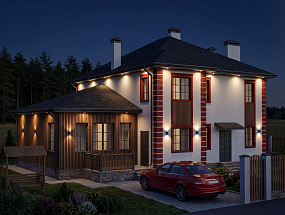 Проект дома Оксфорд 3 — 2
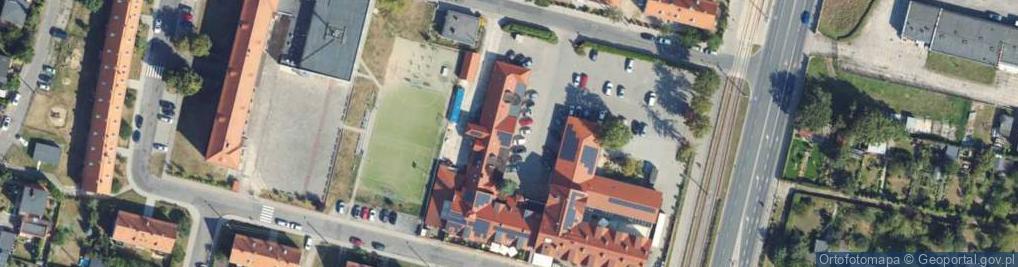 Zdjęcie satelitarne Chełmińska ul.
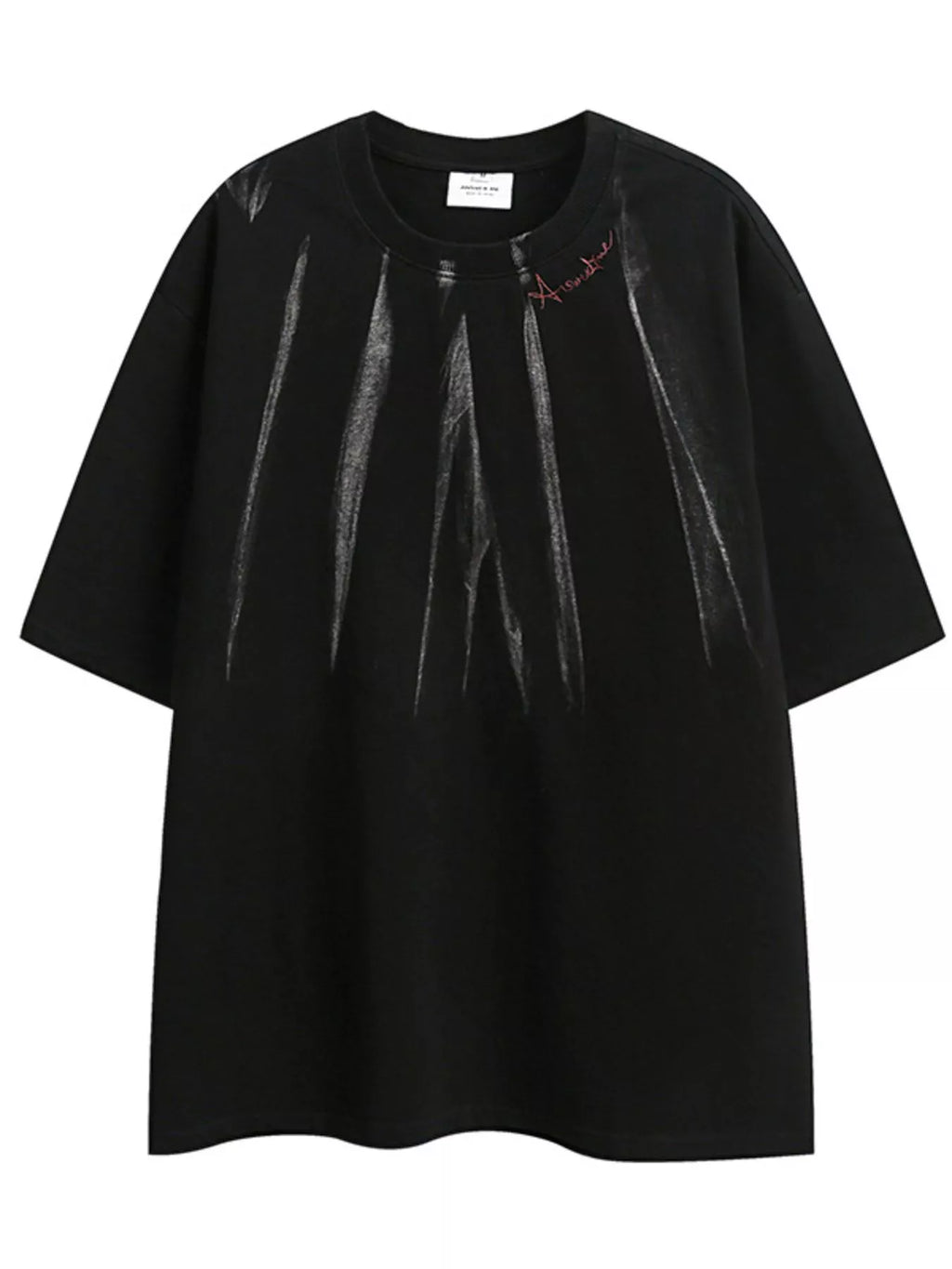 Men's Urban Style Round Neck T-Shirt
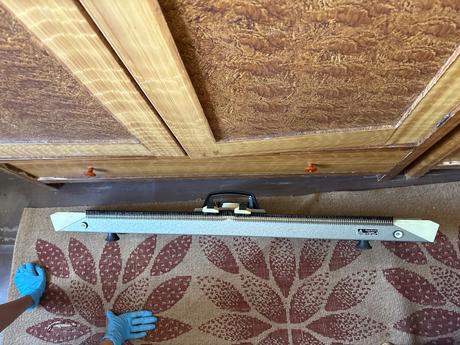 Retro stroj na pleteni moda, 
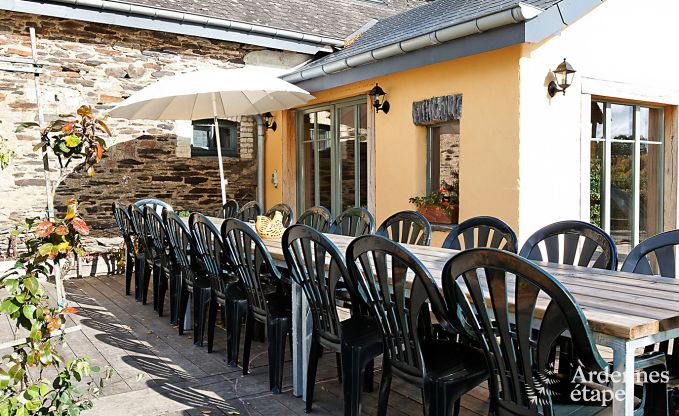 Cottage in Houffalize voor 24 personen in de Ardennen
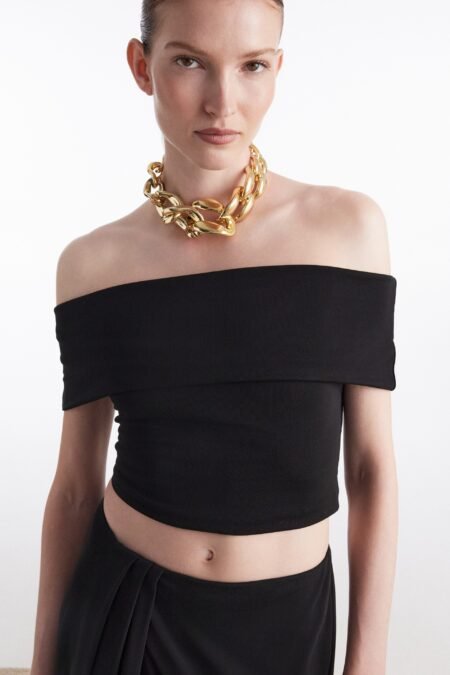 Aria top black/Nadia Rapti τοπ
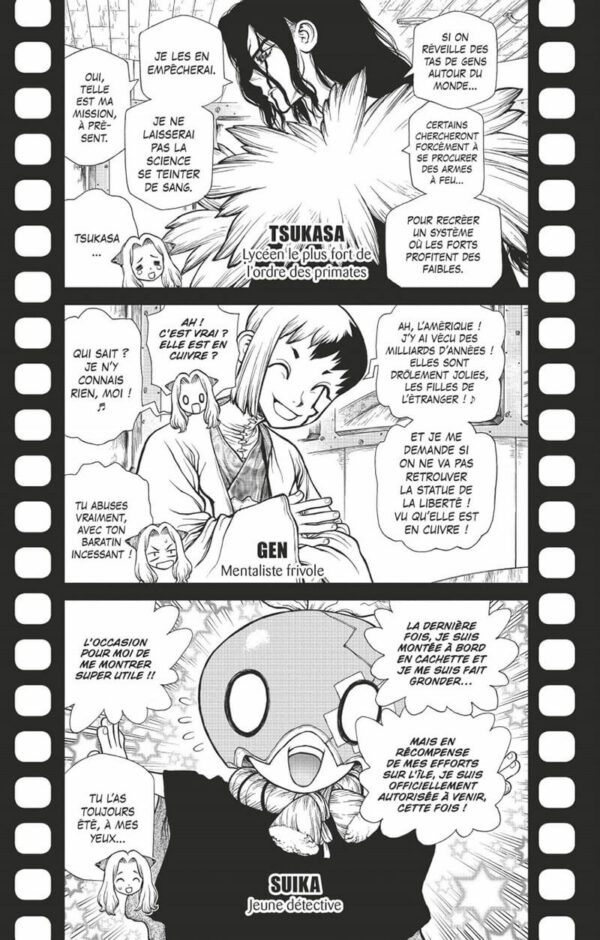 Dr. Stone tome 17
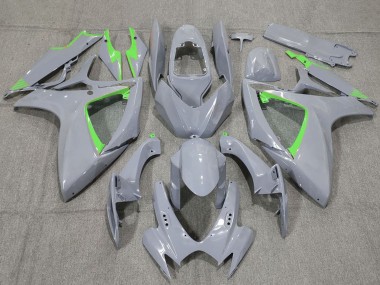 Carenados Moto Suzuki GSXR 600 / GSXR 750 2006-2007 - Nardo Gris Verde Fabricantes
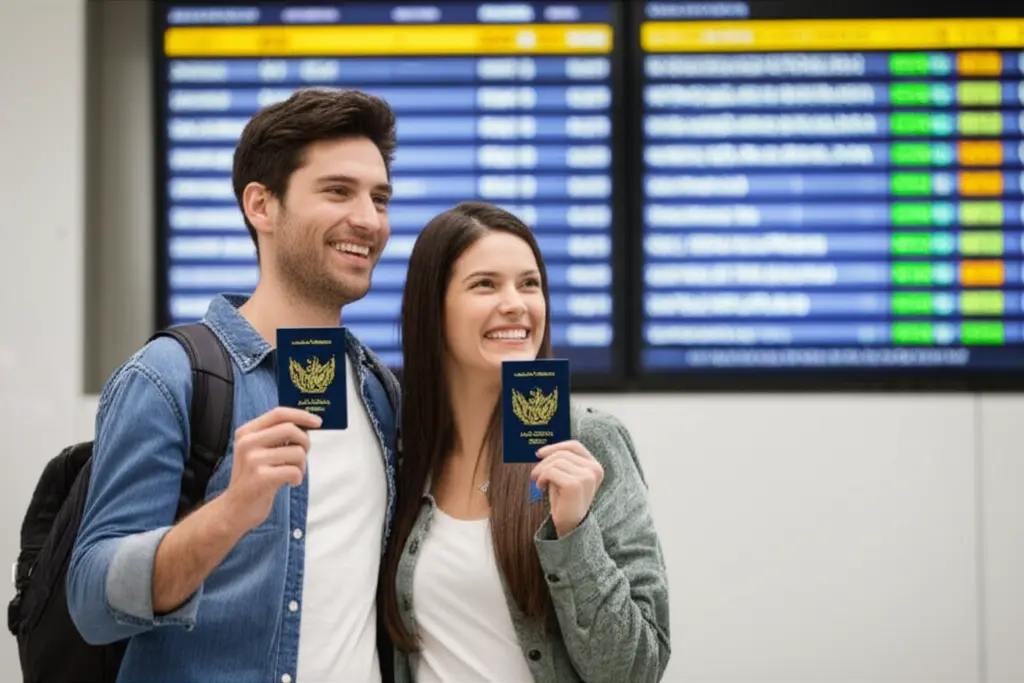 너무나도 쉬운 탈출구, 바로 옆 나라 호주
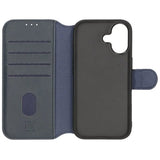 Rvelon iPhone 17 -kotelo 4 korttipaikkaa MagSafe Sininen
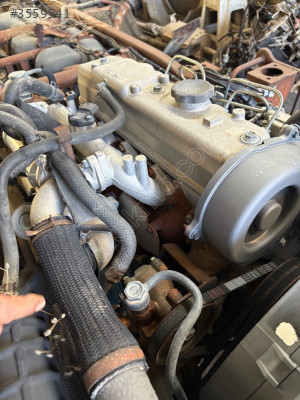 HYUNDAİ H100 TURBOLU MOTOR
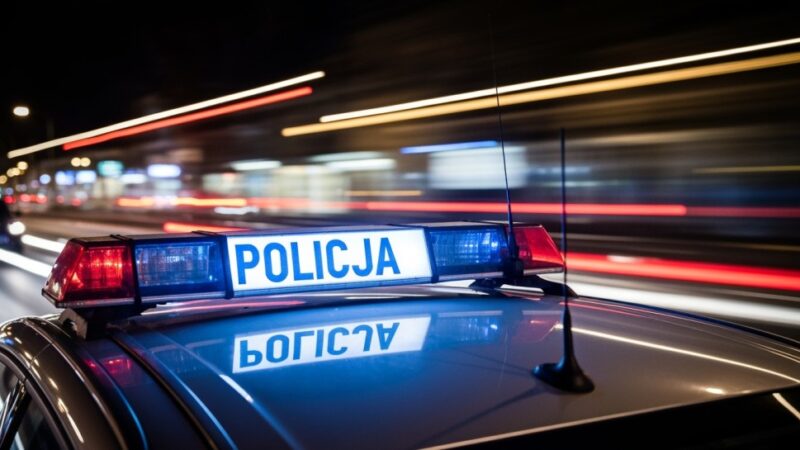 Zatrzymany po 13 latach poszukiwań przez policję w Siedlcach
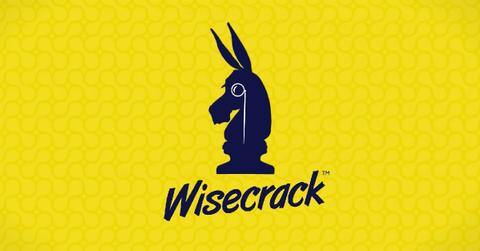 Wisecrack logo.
*****
What you should do
Would you repeat the entries exactly, but with no pictures?

Response to the task
 Проект дома Оксфорд 3 — 2
 Zdjęcie satelitarne Chełmińska ul.
 Men's Urban Style Round Neck T-Shirt
 Retro stroj na pleteni moda, 
 Cottage in Houffalize voor 24 personen in de Ardennen
 Aria top black/Nadia Rapti τοπ
 Dr. Stone tome 17
 Carenados Moto Suzuki GSXR 600 / GSXR 750 2006-2007 - Nardo Gris Verde Fabricantes
 너무나도 쉬운 탈출구, 바로 옆 나라 호주
 Rvelon iPhone 17 -kotelo 4 korttipaikkaa MagSafe Sininen
 HYUNDAİ H100 TURBOLU MOTOR
 Zatrzymany po 13 latach poszukiwań przez policję w Siedlcach
 Wisecrack logo.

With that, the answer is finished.